Task brief:
Which lines of the records below contain the word "genome"? Copy each of them out.

+++

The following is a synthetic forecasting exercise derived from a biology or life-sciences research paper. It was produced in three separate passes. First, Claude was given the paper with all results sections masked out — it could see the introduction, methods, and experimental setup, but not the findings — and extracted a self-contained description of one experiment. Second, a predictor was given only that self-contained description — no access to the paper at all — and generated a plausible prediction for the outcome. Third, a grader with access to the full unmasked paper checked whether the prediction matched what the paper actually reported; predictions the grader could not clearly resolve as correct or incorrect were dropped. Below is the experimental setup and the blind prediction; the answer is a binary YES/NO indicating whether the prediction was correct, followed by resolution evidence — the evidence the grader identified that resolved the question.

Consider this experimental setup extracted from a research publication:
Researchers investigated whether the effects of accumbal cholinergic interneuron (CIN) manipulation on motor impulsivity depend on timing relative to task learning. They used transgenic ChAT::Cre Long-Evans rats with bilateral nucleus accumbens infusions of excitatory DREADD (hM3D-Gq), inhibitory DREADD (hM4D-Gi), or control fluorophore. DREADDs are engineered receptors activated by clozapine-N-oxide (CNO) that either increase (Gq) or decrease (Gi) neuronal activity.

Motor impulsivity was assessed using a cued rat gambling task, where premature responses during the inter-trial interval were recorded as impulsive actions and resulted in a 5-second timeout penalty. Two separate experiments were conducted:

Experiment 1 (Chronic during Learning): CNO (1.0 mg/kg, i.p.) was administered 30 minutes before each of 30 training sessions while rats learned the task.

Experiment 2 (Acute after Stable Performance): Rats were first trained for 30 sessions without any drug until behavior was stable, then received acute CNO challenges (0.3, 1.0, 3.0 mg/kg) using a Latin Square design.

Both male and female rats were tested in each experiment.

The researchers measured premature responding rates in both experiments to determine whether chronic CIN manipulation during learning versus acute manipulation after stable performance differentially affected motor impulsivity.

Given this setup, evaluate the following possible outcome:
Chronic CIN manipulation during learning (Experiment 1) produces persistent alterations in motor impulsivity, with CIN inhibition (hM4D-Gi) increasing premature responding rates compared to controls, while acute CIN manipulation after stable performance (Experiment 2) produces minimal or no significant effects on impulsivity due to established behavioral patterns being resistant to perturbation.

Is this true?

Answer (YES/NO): NO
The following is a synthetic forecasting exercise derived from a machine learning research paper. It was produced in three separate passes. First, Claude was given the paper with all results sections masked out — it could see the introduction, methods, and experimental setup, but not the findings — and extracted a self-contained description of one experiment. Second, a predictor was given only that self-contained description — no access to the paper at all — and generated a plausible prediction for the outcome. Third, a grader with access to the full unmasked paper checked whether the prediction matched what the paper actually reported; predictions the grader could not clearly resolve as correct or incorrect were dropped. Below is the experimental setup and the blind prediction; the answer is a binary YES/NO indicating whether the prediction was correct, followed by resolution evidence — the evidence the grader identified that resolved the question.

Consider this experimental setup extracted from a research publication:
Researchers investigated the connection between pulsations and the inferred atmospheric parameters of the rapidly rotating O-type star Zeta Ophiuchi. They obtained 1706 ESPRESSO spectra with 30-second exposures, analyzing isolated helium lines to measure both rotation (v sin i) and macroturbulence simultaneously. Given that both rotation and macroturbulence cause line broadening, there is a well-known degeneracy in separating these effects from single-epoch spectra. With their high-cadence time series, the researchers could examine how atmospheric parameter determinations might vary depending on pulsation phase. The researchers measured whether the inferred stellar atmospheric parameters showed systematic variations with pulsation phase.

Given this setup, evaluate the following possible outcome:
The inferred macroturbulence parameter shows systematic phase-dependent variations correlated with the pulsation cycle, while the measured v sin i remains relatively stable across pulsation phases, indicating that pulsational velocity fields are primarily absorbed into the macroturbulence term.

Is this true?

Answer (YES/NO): YES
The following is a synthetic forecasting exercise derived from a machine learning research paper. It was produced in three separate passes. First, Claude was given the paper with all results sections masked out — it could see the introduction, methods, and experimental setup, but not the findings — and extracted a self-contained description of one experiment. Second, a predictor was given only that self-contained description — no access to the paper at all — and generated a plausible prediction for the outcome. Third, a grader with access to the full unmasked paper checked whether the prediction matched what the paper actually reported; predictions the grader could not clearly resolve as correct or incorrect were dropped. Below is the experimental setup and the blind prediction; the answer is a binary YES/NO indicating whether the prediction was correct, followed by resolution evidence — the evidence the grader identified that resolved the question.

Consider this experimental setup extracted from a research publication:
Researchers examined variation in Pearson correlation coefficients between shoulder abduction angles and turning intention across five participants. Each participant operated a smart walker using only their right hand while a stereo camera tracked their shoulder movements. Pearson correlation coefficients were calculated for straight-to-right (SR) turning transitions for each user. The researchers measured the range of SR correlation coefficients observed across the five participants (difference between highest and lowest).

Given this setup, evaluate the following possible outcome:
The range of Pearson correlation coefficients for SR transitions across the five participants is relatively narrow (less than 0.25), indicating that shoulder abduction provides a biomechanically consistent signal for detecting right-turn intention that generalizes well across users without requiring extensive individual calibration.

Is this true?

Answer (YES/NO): YES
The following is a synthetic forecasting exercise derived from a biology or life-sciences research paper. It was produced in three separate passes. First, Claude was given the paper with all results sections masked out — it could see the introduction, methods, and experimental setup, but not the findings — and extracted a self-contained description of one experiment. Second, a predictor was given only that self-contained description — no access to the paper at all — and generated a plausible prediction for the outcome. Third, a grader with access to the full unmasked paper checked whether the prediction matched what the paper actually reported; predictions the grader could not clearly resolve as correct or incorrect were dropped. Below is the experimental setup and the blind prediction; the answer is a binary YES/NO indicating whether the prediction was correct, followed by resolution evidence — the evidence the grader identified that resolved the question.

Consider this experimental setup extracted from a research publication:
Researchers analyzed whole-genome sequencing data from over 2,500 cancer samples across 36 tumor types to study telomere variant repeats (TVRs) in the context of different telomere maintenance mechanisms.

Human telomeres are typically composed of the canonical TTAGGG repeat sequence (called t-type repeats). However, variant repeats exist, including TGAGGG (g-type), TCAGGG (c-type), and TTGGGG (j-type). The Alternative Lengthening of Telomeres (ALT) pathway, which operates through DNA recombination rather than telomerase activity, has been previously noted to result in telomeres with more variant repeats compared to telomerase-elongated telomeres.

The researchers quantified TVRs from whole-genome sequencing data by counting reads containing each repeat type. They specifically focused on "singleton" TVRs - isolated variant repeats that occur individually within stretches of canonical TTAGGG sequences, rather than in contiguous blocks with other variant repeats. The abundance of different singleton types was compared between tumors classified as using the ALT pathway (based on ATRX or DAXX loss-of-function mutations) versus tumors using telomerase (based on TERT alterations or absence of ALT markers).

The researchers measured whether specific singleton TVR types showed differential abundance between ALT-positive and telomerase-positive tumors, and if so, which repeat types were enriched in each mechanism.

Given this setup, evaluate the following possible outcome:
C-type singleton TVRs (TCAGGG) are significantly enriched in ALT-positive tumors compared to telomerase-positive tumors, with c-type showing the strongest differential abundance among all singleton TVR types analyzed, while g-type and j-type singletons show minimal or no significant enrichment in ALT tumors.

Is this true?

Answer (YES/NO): NO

+++

Written reply:
Researchers analyzed whole-genome sequencing data from over 2,500 cancer samples across 36 tumor types to study telomere variant repeats (TVRs) in the context of different telomere maintenance mechanisms.
The researchers quantified TVRs from whole-genome sequencing data by counting reads containing each repeat type. They specifically focused on "singleton" TVRs - isolated variant repeats that occur individually within stretches of canonical TTAGGG sequences, rather than in contiguous blocks with other variant repeats. The abundance of different singleton types was compared between tumors classified as using the ALT pathway (based on ATRX or DAXX loss-of-function mutations) versus tumors using telomerase (based on TERT alterations or absence of ALT markers).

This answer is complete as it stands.